With the ever-increasing speed of vehicles, active thermal protection means are necessary for easing the more severe heating load. Transpiration cooling using water (H₂O) as the coolant is a promising technology. However, the introduction of H₂O to the high temperature oxidizing environment surrounding a SiC surface will complicate the reaction mechanism of SiC, which is largely unexplored.

In this work, reactive force field (ReaxFF) molecular dynamics (MD) simulations are employed to systematically investigate the oxidation behavior of the 6H-SiC surface (0001) exposed to water/oxygen (H₂O/O₂) mixtures at 1500 K. The simulations have shown a two-stage reaction feature. The first stage dominated by chemical adsorption of gas molecules on the SiC surface with a relatively low reaction rate, while the second stage is dominated by the oxidation reaction on the SiC surface with a significantly increased reaction rate. H₂O plays an important role in affecting the reaction rate, but in opposite directions in different stages. In the first stage, increasing the H₂O/O₂ ratio markedly shortens the duration of the first stage; in the subsequent oxidation stage, the oxidation rate decreases gradually with the increasing H₂O/O₂ ratio.

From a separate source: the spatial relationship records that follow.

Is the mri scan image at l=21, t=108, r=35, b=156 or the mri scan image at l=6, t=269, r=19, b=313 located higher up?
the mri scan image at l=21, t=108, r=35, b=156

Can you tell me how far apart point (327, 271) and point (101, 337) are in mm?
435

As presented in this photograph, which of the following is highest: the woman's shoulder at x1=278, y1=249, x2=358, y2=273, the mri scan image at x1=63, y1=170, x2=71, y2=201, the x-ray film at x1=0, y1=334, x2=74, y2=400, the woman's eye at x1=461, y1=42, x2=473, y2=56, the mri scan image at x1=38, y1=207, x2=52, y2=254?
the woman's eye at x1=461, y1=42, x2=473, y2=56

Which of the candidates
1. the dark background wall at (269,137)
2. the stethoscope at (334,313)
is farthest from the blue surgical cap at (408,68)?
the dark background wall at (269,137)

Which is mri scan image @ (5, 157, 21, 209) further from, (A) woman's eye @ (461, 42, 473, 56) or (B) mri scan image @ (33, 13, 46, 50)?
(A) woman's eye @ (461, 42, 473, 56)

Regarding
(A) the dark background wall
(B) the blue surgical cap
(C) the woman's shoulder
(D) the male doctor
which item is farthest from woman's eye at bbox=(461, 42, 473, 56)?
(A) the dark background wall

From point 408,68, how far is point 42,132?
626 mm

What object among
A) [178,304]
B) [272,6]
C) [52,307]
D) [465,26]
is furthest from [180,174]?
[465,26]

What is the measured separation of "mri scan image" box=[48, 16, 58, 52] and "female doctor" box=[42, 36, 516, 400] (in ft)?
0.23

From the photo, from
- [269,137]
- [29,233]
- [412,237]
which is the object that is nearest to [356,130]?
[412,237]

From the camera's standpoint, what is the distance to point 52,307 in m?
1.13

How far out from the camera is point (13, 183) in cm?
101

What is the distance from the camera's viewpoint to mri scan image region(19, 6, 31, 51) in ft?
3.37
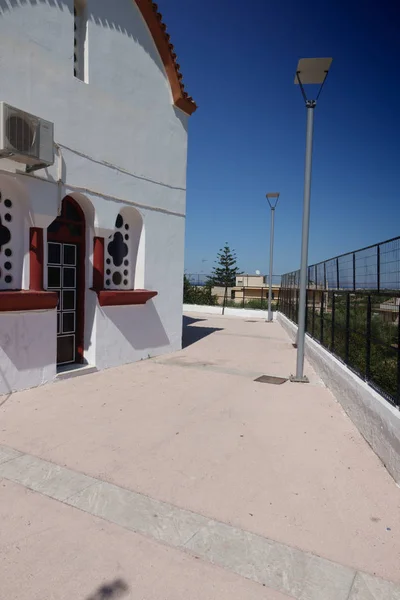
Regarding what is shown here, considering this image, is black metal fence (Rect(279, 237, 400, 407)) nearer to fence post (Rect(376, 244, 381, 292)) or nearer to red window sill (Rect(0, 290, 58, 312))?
fence post (Rect(376, 244, 381, 292))

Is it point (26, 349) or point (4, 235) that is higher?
point (4, 235)

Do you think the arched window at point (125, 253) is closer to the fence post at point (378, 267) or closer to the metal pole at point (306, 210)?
the metal pole at point (306, 210)

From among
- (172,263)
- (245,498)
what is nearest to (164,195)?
(172,263)

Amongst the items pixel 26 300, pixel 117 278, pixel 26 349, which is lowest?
pixel 26 349

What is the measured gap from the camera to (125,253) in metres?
8.62

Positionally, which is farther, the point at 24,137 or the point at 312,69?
the point at 312,69

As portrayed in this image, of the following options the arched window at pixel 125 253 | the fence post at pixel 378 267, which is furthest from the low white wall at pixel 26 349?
the fence post at pixel 378 267

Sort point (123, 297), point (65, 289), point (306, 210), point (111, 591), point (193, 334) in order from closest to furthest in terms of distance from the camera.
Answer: point (111, 591), point (306, 210), point (65, 289), point (123, 297), point (193, 334)

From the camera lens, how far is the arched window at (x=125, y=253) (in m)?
8.27

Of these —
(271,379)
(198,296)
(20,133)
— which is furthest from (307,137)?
(198,296)

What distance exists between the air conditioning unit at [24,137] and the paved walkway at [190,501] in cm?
325

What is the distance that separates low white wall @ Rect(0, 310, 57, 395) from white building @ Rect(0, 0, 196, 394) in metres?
0.02

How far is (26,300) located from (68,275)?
149cm

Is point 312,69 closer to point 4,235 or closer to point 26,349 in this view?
point 4,235
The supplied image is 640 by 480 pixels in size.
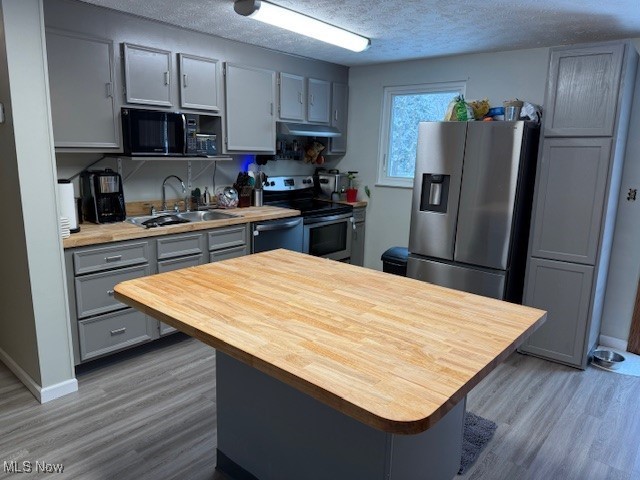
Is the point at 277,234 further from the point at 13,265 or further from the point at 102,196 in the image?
the point at 13,265

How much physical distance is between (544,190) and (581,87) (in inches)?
27.1

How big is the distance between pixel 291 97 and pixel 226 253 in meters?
1.65

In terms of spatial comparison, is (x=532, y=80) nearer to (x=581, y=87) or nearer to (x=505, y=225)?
(x=581, y=87)

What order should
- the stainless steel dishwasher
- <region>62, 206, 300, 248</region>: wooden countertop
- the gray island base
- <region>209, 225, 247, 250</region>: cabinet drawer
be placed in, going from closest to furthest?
the gray island base < <region>62, 206, 300, 248</region>: wooden countertop < <region>209, 225, 247, 250</region>: cabinet drawer < the stainless steel dishwasher

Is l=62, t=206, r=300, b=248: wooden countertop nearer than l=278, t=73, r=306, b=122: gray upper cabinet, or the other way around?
l=62, t=206, r=300, b=248: wooden countertop

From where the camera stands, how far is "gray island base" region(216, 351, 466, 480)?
146 cm

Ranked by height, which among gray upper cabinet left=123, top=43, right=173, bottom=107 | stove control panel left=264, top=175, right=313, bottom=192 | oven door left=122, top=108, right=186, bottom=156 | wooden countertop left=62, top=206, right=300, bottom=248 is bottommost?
wooden countertop left=62, top=206, right=300, bottom=248

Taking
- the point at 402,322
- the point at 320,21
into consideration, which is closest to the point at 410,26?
the point at 320,21

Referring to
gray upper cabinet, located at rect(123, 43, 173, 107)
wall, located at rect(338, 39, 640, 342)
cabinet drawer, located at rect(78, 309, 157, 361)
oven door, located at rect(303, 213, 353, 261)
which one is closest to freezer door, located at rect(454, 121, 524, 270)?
wall, located at rect(338, 39, 640, 342)

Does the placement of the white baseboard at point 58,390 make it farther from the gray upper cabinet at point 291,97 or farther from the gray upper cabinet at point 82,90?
the gray upper cabinet at point 291,97

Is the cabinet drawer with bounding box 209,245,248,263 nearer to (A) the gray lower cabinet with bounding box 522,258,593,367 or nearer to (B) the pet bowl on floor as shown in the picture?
(A) the gray lower cabinet with bounding box 522,258,593,367

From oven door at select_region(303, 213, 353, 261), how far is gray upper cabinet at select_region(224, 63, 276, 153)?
797mm

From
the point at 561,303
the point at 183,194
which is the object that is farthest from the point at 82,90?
the point at 561,303

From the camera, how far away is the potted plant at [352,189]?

An in-depth trajectory analysis reveals that the effects of H₂O on the oxidation rate observed in different reaction stages originate from its influence on the dissociation behavior of O₂ molecules and the activity of surface sites. In the first stage, H₂O reacts with adjacent adsorbed O₂ molecules on the SiC surface to form hydroperoxyl intermediates. Compared to the direct dissociation of adsorbed O₂ under the pure O₂ environment, the formation of the hydroperoxyl intermediate significantly lowers the activation energy barrier for O₂ dissociation. As the H₂O/O₂ ratio increases, O₂ begins to dissociate on the SiC surface earlier, resulting in earlier transition to the surface oxidation stage. As the reaction proceeds, oxygen atoms and hydroxyl groups gradually cover the SiC surface. Owing to the higher adsorption energy of hydroxyl groups on Si dangling bonds compared to O₂, the adsorbed hydroxyl groups saturate these active sites and inhibit subsequent O₂ adsorption on occupied sites. In addition, the concentration of O₂, which has a stronger capability of oxidizing SiC, is lower in the H₂O/O₂ mixture system. As a result of these two effects, the presence of H₂O lowers the rate of oxidizing SiC in the oxidation stage.

Overall, this work reveals the microscopic mechanism by which H₂O accelerates the oxidation of SiC during the initial stage and gradually transitions to an inhibitory effect in subsequent stages, thereby explaining the different mechanistic influences of H₂O on the two-stage oxidation process of SiC. This work provides a theoretical insight into the oxidation mechanisms of SiC under high-temperature humid environments and offers useful guidance to the design and environmental adaptability evaluation of TPS for hypersonic vehicles operating under complex service conditions.